PLASTICA › “AUTOPSIA DE LO INVISIBLE”, UNA EXPOSICIóN DE CINCO ARTISTAS LATINOAMERICANOS EN EL MALBA
Dos artistas de México, uno de Colombia, otro de Puerto Rico y una de Guatemala presentan en esta muestra sus respectivas visiones acerca de cómo el arte puede dar cuenta de la violencia en América latina.
› Por Fabián Lebenglik
La semana pasada quedó inaugurada en el Malba la exposición Autopsia de lo invisible, curada por la mexicana residente en Nueva York Sofía Hernández Chong Cuy. La muestra incluye a cinco artistas latinoamericanos: Juan Manuel Echavarría (Colombia, 1947), Regina José Galindo (Guatemala, 1974), Mario García Torres (México, 1975), Ignacio Lang (Puerto Rico, 1973) y Teresa Margolles (México, 1963).
La autopsia del título hace tanto referencia al sentido etimológico de la palabra –“acción de ver por los propios ojos”– como al sentido más usual, el de la necropsia, que se define como la “disección de un cuerpo para determinar la causa de la muerte”. Avanzando sobre la elocuencia del título, la invisibilidad aquí se corresponde con cuestiones relacionadas con la violencia social y política sobre los cuerpos, las guerras, el terrorismo, y también sobre la invisibilidad, marginalidad o fugacidad de ciertas informaciones que resultan reveladoras cuando nos detenemos a examinarlas. Y la noción de examen reaparece a cada rato: examen artístico y poético, pero también metódico y pseudocientífico.

——————

Consigna
Transcribe literalmente el fragmento de la reseña de la exposición que empieza con las palabras que contienen "La autopsia del" y termina con "metódico y pseudocientífico.".

Entradas de datos extraídas

——————

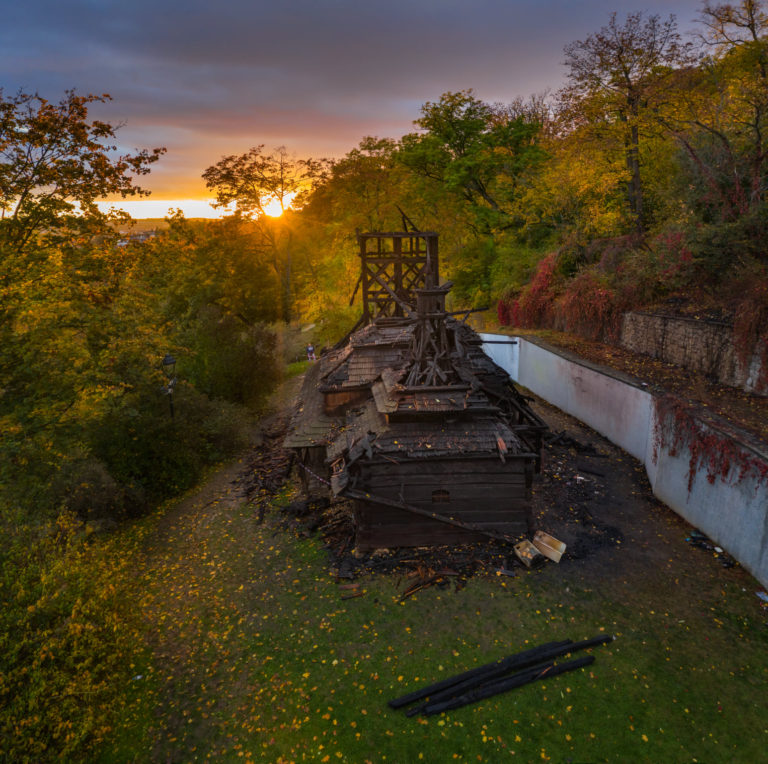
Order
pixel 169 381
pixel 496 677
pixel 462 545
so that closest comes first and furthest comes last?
1. pixel 496 677
2. pixel 462 545
3. pixel 169 381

——————

Ejercicio resuelto
La autopsia del título hace tanto referencia al sentido etimológico de la palabra –“acción de ver por los propios ojos”– como al sentido más usual, el de la necropsia, que se define como la “disección de un cuerpo para determinar la causa de la muerte”. Avanzando sobre la elocuencia del título, la invisibilidad aquí se corresponde con cuestiones relacionadas con la violencia social y política sobre los cuerpos, las guerras, el terrorismo, y también sobre la invisibilidad, marginalidad o fugacidad de ciertas informaciones que resultan reveladoras cuando nos detenemos a examinarlas. Y la noción de examen reaparece a cada rato: examen artístico y poético, pero también metódico y pseudocientífico.